Il la quitte, elle le tue

Il la quitte, elle le tue

Jeudi 13 avril, à Casablanca. Un jeune adolescent conduisait, dans l’après-midi, quelques moutons vers une petite décharge située pas loin du cimetière islamique à Sidi Moumen, dans la grande métropole économique. Un bâton à la main, il marchait lentement en scrutant l’horizon. Un moment plus tard, il s’est arrêté net, l’air ébahi. Il est resté immobile pendant un certain moment avant de se lancer comme une flèche. Qu’a-t-il vu ? Le cadavre d’un jeune homme, gisant dans une mare de sang.
Il s’est adressé aux passants pour demander les secours. Les badauds se sont attroupés autour du cadavre. La nouvelle a été répandue dans la région comme une traînée de poudre.
Le commissariat de police d’Anassi a été avisé. Une brigade s’est dépêchée sur les lieux et a entamé les premiers constats d’usage : le cadavre est celui d’un jeune homme, relativement bien habillé et portant une chaîne en or. Il présente une blessure au niveau de sa cuisse droite et deux autres à la cuisse gauche. Dans ses poches, les éléments de la brigade de la police d’Anassi ont trouvé un portefeuille.
Ce dernier renfermait les papiers du défunt dont sa carte d’identité nationale et une somme de 430 dirhams. Ce qui a permis aux enquêteurs d’identifier d’abord le défunt et d’écarter la piste du vol. Il s’agit de C. L, né en 1979, célibataire et qui ne demeure pas loin du lieu de la découverte de son cadavre. 

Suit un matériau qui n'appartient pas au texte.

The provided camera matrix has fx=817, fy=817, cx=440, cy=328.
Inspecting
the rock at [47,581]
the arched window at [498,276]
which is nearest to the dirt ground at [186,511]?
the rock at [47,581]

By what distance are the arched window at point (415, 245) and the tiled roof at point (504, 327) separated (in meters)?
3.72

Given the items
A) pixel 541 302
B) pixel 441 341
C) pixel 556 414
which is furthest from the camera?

Par ailleurs, le cadavre a été évacué à l’institut médico-légal pour l’autopsie. Cette dernière a révélé que la mort aurait eu lieu au moins dix heures avant la découverte du cadavre et qu’elle est survenue suite à une hémorragie intensive. Selon le rapport établi par les experts médicaux, la blessure de la cuisse droite est très profonde. Elle est de trois centimètres et demie de profondeur. Entre-temps, les enquêteurs menaient leurs investigations. L’enquête a révélé que la victime n’a pas passé la nuit chez lui. D’après les témoignages recueillis, la victime entretenait une relation amoureuse avec une jeune femme âgée de trente-six ans nommée Fattouma. Est-elle l’auteur du crime ?
Interrogée par la police, elle a avoué être la meurtrière. Quelles sont les raisons qui l’ont poussée à commettre cet odieux crime surtout que la victime est son amant ?
« Je n’ai jamais pensé lui faire du mal. Et encore moins le tuer. Je l’aime à la folie», a-t-elle confié, la voix nouée par l’émotion.
Leur relation amoureuse remonte à plus de trois ans. Elle s’est attachée à lui bien qu’elle soit son aînée de neuf ans. Pour qu’il reste avec elle pour toujours, elle lui a donné tout ; son argent, son corps et a risqué pour lui sa propre réputation. Elle ne lui refusait rien y compris la sodomie. Ils passaient leurs moments intimes soit chez un ami, soit à la belle étoile, juste à côté du cimetière. C’est là qu’ils se sont rencontrés mercredi 12 avril, la veille de la découverte du cadavre de la victime, vers 21 h.
Quelques jours plus tôt, il lui a annoncé la mauvaise nouvelle. Il veut rompre sa relation avec elle. Une décision que Fattouma n’a pas bien digérée.
Elle a cherché à savoir les raisons. C. L a entrepris une nouvelle relation amoureuse avec une jeune fille. Il veut l’abandonner pour une autre femme.  En se jetant sur ses pieds, Fattouma l’a supplié de renoncer à sa décision. En vain. La semaine dernière, elle lui a donné rendez-vous près du cimetière pour en discuter. Elle lui a encore une fois fait des reproches. Pour ne pas le perdre, elle l’a supplié de rester avec elle. En vain. 
Une bagarre éclate entre eux. Fattouma a fait sortir un couteau qu’elle dissimulait sous ses vêtements et lui a assené un premier coup violent dans sa cuisse droite, puis deux autres au niveau de sa cuisse gauche avant de s’enfuir.
En rentrant chez elle, elle s’est plongée dans un sommeil profond comme si rien ne s’était passé. Dimanche 16 avril, Fattouma a été traduite devant la Cour d’appel de Casablanca pour homicide volontaire.